Spatial relation data:
━━━━━━━━━━━━━━━━

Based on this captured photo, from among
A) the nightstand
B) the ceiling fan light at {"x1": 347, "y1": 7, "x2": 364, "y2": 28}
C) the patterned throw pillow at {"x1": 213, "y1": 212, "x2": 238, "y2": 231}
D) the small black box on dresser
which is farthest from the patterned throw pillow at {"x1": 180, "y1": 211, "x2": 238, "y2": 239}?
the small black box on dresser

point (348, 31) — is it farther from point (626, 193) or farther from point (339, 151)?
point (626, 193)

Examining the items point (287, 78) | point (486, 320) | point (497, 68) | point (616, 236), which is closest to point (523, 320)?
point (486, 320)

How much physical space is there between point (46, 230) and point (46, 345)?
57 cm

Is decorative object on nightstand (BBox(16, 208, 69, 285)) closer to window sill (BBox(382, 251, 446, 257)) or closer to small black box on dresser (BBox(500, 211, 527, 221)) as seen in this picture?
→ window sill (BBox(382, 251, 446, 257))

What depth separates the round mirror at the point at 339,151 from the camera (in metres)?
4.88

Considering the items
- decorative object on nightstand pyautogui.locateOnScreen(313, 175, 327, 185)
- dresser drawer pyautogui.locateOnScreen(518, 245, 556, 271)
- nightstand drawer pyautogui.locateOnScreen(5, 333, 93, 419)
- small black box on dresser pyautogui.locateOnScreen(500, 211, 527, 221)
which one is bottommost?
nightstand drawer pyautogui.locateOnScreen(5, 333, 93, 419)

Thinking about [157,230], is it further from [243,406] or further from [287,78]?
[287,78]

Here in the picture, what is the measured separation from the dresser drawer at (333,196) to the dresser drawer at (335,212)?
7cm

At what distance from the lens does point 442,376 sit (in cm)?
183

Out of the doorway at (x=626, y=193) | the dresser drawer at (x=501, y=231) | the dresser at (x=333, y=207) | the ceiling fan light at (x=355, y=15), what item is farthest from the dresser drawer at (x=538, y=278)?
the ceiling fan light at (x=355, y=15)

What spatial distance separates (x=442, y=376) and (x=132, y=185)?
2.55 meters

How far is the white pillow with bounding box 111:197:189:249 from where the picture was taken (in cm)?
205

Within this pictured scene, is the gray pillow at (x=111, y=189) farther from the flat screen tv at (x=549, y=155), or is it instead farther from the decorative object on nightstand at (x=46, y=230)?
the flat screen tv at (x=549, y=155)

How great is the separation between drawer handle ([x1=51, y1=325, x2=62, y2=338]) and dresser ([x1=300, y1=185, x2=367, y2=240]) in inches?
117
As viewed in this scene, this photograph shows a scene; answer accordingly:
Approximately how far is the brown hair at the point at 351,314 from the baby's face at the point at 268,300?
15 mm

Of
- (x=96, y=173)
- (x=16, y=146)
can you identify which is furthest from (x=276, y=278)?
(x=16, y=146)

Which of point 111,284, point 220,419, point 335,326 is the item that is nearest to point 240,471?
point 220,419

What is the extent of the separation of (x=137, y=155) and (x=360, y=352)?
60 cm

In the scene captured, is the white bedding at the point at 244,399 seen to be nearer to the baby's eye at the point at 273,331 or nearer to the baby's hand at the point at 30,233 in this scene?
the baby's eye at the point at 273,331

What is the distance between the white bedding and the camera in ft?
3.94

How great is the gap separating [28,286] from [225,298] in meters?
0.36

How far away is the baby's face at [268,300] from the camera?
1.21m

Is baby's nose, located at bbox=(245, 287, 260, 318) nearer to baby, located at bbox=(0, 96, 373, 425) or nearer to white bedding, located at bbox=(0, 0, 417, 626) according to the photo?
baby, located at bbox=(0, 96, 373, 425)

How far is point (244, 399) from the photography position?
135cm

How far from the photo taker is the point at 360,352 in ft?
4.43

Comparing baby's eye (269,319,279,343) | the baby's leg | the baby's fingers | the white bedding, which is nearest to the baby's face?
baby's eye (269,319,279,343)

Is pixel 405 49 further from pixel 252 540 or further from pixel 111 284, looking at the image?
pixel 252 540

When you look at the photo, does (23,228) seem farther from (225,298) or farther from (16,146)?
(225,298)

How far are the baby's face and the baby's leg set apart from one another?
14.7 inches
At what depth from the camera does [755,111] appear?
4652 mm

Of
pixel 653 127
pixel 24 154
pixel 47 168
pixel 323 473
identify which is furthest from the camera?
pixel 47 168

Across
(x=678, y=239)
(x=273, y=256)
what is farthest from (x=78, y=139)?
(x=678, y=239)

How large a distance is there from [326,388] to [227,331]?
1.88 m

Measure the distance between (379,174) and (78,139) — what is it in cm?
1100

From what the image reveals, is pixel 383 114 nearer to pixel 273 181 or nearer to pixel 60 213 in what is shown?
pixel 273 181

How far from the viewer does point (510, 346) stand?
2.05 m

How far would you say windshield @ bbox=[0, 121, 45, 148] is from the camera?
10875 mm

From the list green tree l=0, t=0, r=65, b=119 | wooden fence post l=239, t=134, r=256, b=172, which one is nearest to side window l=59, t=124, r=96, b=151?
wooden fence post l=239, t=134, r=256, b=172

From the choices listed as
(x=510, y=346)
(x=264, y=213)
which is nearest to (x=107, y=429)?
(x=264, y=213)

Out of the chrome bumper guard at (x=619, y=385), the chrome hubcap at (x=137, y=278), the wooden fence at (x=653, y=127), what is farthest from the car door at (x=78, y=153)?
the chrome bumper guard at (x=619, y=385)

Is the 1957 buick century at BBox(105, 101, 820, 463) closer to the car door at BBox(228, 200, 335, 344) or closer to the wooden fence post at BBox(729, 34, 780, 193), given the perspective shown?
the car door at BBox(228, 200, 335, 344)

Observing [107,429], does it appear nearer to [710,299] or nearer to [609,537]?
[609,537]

━━━━━━━━━━━━━━━━

■ Work to complete ■
Could you reproduce the listing word for word, starting at the line that contains "Measure the distance" and ending at the last line of the listing, with both of those lines included?

■ Exercise response ■
Measure the distance between (379,174) and (78,139) — what is it in cm?
1100

From what the image reveals, is pixel 383 114 nearer to pixel 273 181 or nearer to pixel 60 213 in what is shown?
pixel 273 181

How far from the viewer does point (510, 346) stand?
2.05 m

How far would you say windshield @ bbox=[0, 121, 45, 148] is from the camera?
10875 mm

From the list green tree l=0, t=0, r=65, b=119 | wooden fence post l=239, t=134, r=256, b=172, which one is nearest to side window l=59, t=124, r=96, b=151?
wooden fence post l=239, t=134, r=256, b=172

From the choices listed as
(x=510, y=346)
(x=264, y=213)
which is nearest to (x=107, y=429)?
(x=264, y=213)

Out of the chrome bumper guard at (x=619, y=385), the chrome hubcap at (x=137, y=278), the wooden fence at (x=653, y=127), what is farthest from the car door at (x=78, y=153)?
the chrome bumper guard at (x=619, y=385)

Is the 1957 buick century at BBox(105, 101, 820, 463) closer to the car door at BBox(228, 200, 335, 344) or closer to the wooden fence post at BBox(729, 34, 780, 193), given the perspective shown?
the car door at BBox(228, 200, 335, 344)

Observing [107,429], does it appear nearer to [710,299] or nearer to [609,537]?
[609,537]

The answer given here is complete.